SOURCE PASSAGE ->
________________________________________

That's also why all sorts of initiatives in places like Africa have often been boneheaded. Someone from an NGO decides that farmers in Africa need tractors, or a water pump, or whatever. So they bring these things to a remote rural village somewhere, thinking that with this tractor, they'll increase agriculture yields and free up children from having to work the fields so they can go to school, and with this water pump, they'll relieve these people of drought. They show the villagers how to drive the tractor, how to turn the water pump on, and so on. So they use these things for a couple months. Something breaks. Nobody knows how to repair the tractor. Nobody has the parts needed to repair the tractor. Nobody has the tools to repair the tractor. Things go back to the way they were and the tractor is left to rust behind a shed somewhere. You need an economic ecosystem (and economies are a part of culture and a reflection of culture) that supports the existence and usefulness of the tractor and that water pump.
But transitioning to that ecosystem can be uncomfortable, even painful, especially when done too rapidly.
There was a big kerfuffle in the D&D community the other day about an artist using AI art tools to augment his drawing in one of the new books. Guy had his whole process documented and just used AI as a final postprocess step. I can’t help but notice how bland the art in D&D books looks vs what I’m seeing daily on AI art groups.
I’ll be glad when the dust settles as it’s really limiting what’s possible since Steam is also outright banning AI art tooling.
The reason AI-generated art looks better to you is because it is cribbing from better (human) artists. Maybe D&D should just hire better artists directly?
Honestly, there are so many places where art absolutely is terrible. If AI generation can make higher quality art more accessible to more areas then it is a huge win.
Our little Dungeons and Dragons campaign has absolutely exploded in quality and storytelling because our DM has been utilizing Midjourney for character tokens for the bad guys. I spent an hour or two on each person in the game’s character portrait with astounding results. It has been like night and day.
There is a 0% chance I’d pay the price this would have been a couple years ago. I can’t even fathom how much this quality of art would cost, probably tens of thousands of dollars.
Before the DM would just hunt and peck around for online images that sorta matched what he was going for, mostly rudimentary pencil drawings with some color fills.
To me the dream is saying “Elmo is king of a Mad Max style castle, please write a story and generate art assets” and in front of you on the tabletop your Apple Vision Pro tiles out a whole dungeon, does voices, you can go in and inspect and interrogate the pieces and make tweaks to get it just right.
> our DM has been utilizing Midjourney for character tokens for the bad guys
I don't think, in all my years of role playing, I've _ever_ seen an image of one of the NPCs in our stories; at least outside of the rare store-bought adventures. Or, at least that I can recall, an image of _anything_ in our campaigns. Everything was verbally described.
I wasn't even aware people generated pictures for home-grown adventures/campaigns.

________________________________________

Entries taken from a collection

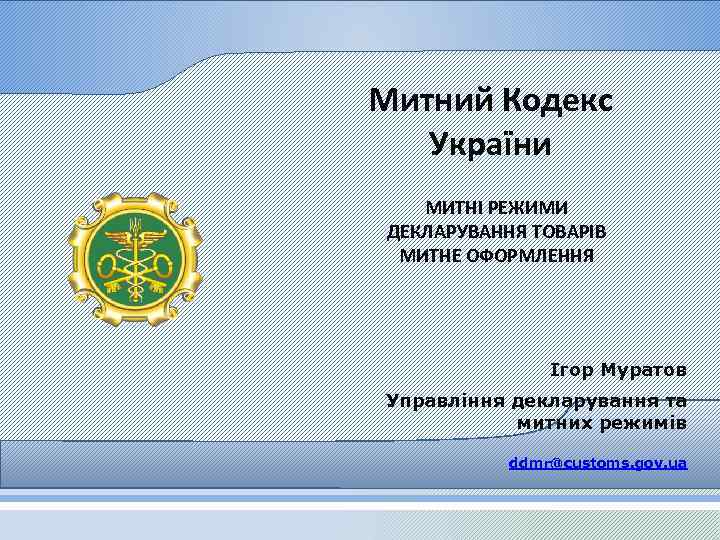 Митний Кодекс України

МИТНІ РЕЖИМИ
ДЕКЛАРУВАННЯ ТОВАРІВ
МИТНЕ ОФОРМЛЕННЯ

Ігор Муратов

Управління декларування та митних режимів

ddmr@customs.gov.ua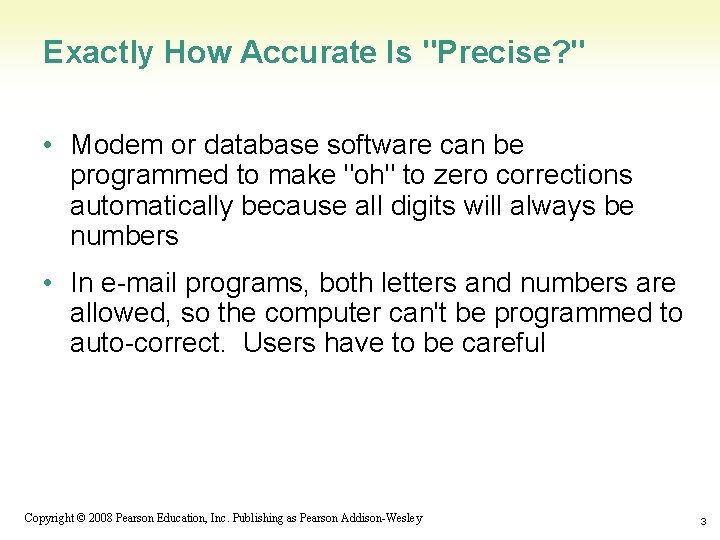 Exactly How Accurate Is "Precise?"

• Modem or database software can be programmed to make "oh" to zero corrections automatically because all digits will always be numbers

• In e-mail programs, both letters and numbers are allowed, so the computer can't be programmed to auto-correct. Users have to be careful

Copyright © 2008 Pearson Education, Inc. Publishing as Pearson Addison-Wesley

3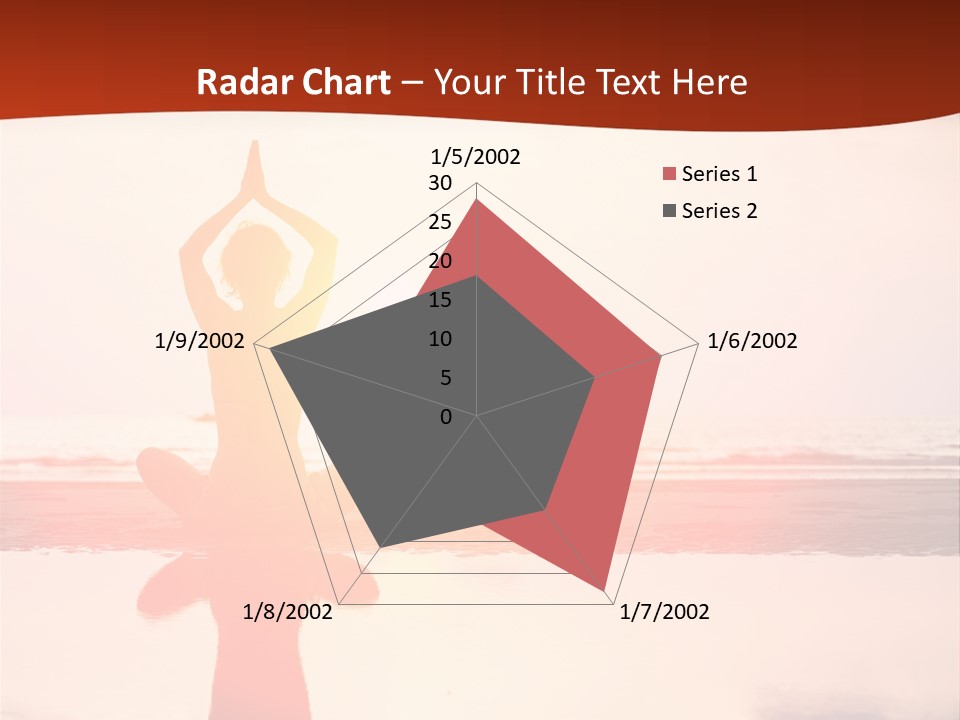 Radar Chart – Your Title Text Here

1/5/2002

30
25
20
15
10
5
0

1/6/2002

1/7/2002

1/8/2002

1/9/2002

Series 1
Series 2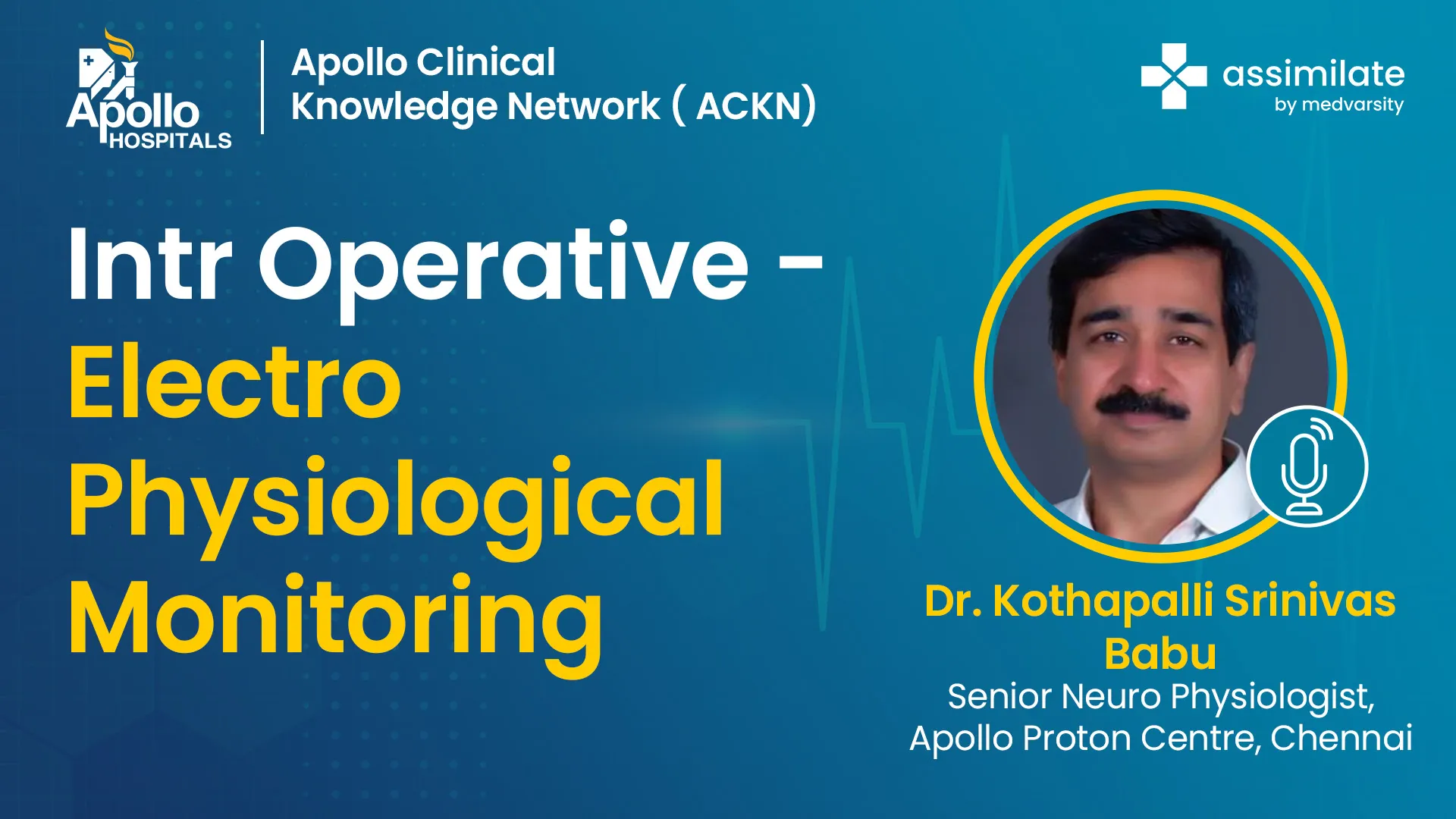 Apollo HOSPITALS

Apollo Clinical Knowledge Network ( ACKN)

assimilate by medvarsity

Intr Operative - Electro Physiological Monitoring

Dr. Kothapalli Srinivas Babu
Senior Neuro Physiologist, Apollo Proton Centre, Chennai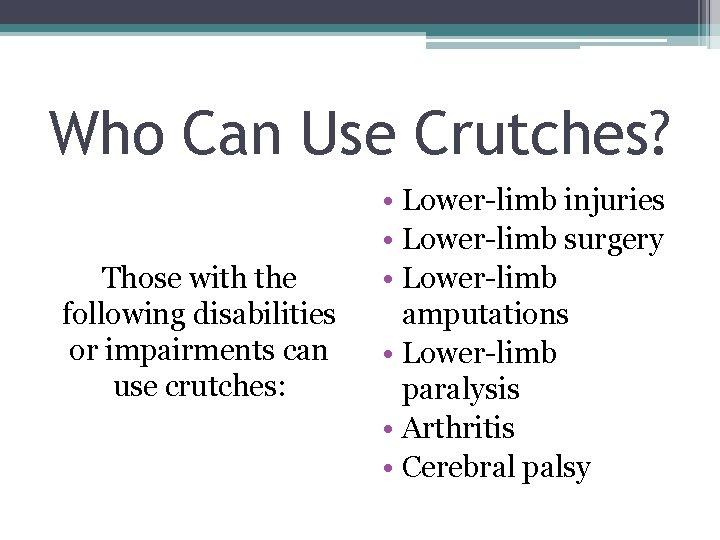 Who Can Use Crutches?

Those with the following disabilities or impairments can use crutches:

• Lower-limb injuries
• Lower-limb surgery
• Lower-limb amputations
• Lower-limb paralysis
• Arthritis
• Cerebral palsy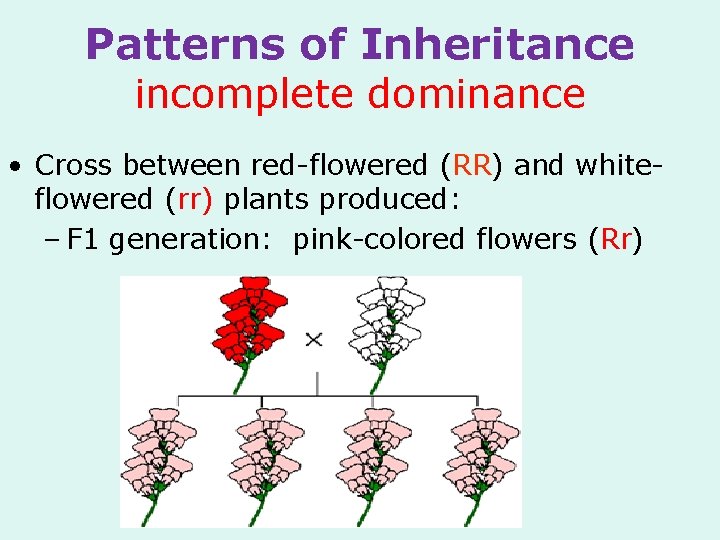 Patterns of Inheritance
incomplete dominance

• Cross between red-flowered (RR) and white-flowered (rr) plants produced:
– F1 generation: pink-colored flowers (Rr)

×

________________________________________

WORK REQUEST 1 -> Transcribe the stretch of the source passage from "Honestly, there are" through "night and day." word for word.
WORK REQUEST 2 -> In the source passage, what has the DM been using to make character tokens for the bad guys?
The lines are separate material with no connection to the source passage.

FINAL ANSWER 1 ->
Honestly, there are so many places where art absolutely is terrible. If AI generation can make higher quality art more accessible to more areas then it is a huge win.
Our little Dungeons and Dragons campaign has absolutely exploded in quality and storytelling because our DM has been utilizing Midjourney for character tokens for the bad guys. I spent an hour or two on each person in the game’s character portrait with astounding results. It has been like night and day.

FINAL ANSWER 2 -> Midjourney